Is it possible to go an entire college basketball game without a forced turnover? The Washington State Cougars and Cal Golden Bears may be aiming for just that on Sunday afternoon in Berkeley (3 p.m., Pac-12 Networks). Both sides rank near the bottom nationally in opponent turnover percentage - WSU's opponents have given the ball away just under 16 percent of the time (333rd), while Cal foes have turned it over on barely 15 percent of possessions (348th).
Did I mention that Cal also turns it over just 15 percent of the time itself, good for ninth-best nationally? Don't expect the Cougars to benefit much from turnovers against the Golden Bears, and don't expect them to see much pressure either.
One of the few guys that does create steals for Cal is guard Tyrone Wallace, but it's actually the junior's offense that makes him the most important player on Cal's roster.
There aren't many players in the Pac-12, possibly only Askia Booker at Colorado, that carry a larger burden offensively than Wallace. He leads the Golden Bears in shot percentage, taking 31 percent of the looks while he is on the floor. Wallace is also on the floor a lot, logging a team-high 85 percent of possible minutes this season.
Wallace is the team's primary distributor, assisting on 27 percent of the baskets during his minutes. Overall, he is responsible for the end of 32 percent of Cal's possessions, second-most in the conference and 21st nationally.
So, much like Chasson Randle at Stanford, Wallace's play may determine if heavy-underdog WSU can stay with Cal on the road. Randle struggled for a half against the Cougs, and WSU hung around. He turned it on, and the Cardinal pulled away.

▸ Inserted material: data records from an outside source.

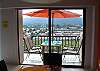 Outdoor terrace sitting area at Jaco Bay 4701 vacation rental condominium in Jaco beach. The umbrella is no longer available for security reasons.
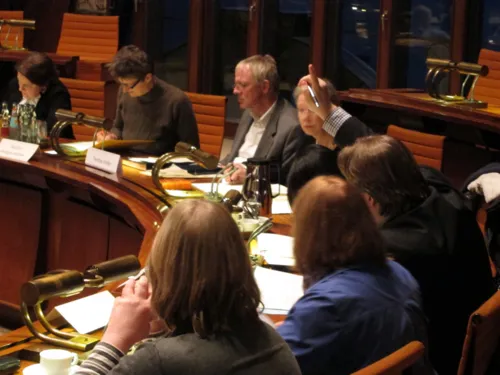 Acht Personen sitzen im Viertelkreis vor Pulten. Einer (rechts im Bild) gibt ein Handzeichen.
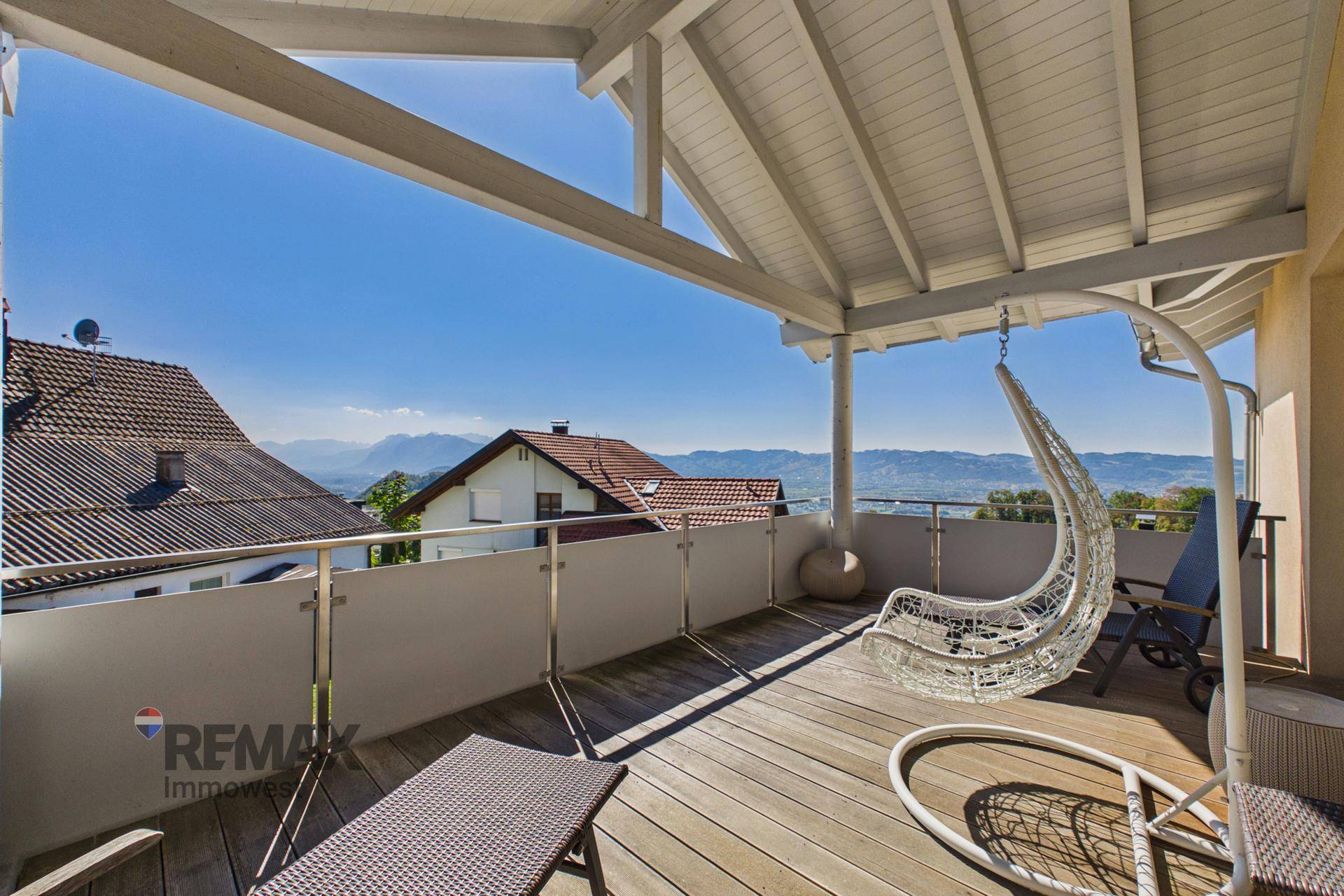 Großer überdachter Balkon mit Holzboden, Hängesessel und weitem Bergblick.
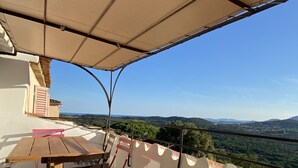 A terrace with a wooden table and pink chairs, overlooking a scenic landscape with hills and a clear sky. - Maison de Village Avec vue Exceptionnelle, Presqu'île de Saint Tropez (Gassin)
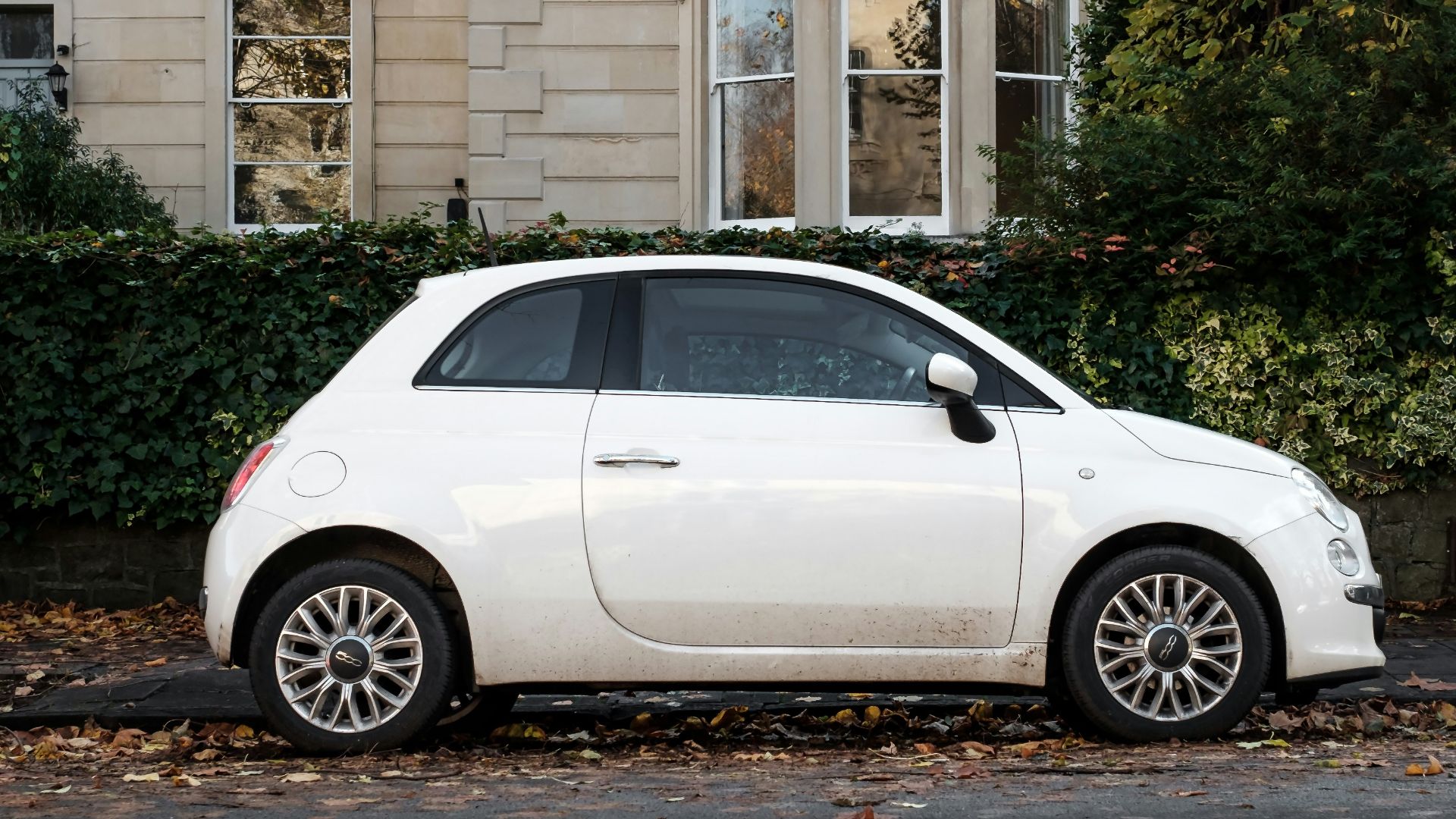 white 5 door hatchback parked beside brown concrete building during daytime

Don't get me wrong, Cal has other good players. On the perimeter, WSU will have to contend with sharpshooter Jordan Mathews. On the interior, David Kravish will get plenty of shots. But it really comes down to Wallace - if he is on, which means getting open looks for himself and his teammates, Cal's offense will be tough for WSU to match.
And the truth is that the minimum offensive output required from Cal to win this game isn't that high, because the Golden Bear defense is excellent.
Cal ranks 33rd in adjusted defensive efficiency on the strength of the 20th-best effective field goal percentage allowed. The Golden Bears have shut down both the inside and outside, allowing opponents just 26 percent on 3s and 43 percent on 2s. Even more impressive has been Cal's ability to corral all those misses - the Golden Bears are grabbing 78 percent of them, third-best nationally (Wallace also happens to be the team's best defensive rebounder).
As Jeff Nusser pointed out in his Stanford recap, WSU struggles when it doesn't hit shots at a high rate because it isn't really good enough at anything else to make up for it. The Cougs aren't going to force turnovers, especially against Cal. And they definitely aren't going to get many second chances against the Golden Bears.
Expect this to be another frustrating shooting performance for WSU where it seems that they are doing some other things right, such as limiting turnovers and getting the free throw line. But in reality the poor shooting is Cal's ultimate goal at the expense of other defensive categories.
Looking for a sliver of hope, Coug fans? Shooting is often the most volatile and unpredictable of basketball's major factors. So it isn't out of the question that WSU just heats up in spite of the defense. That's a long shot, but pretty much any Cougar conference win this season will need to be accompanied by something that was unexpected.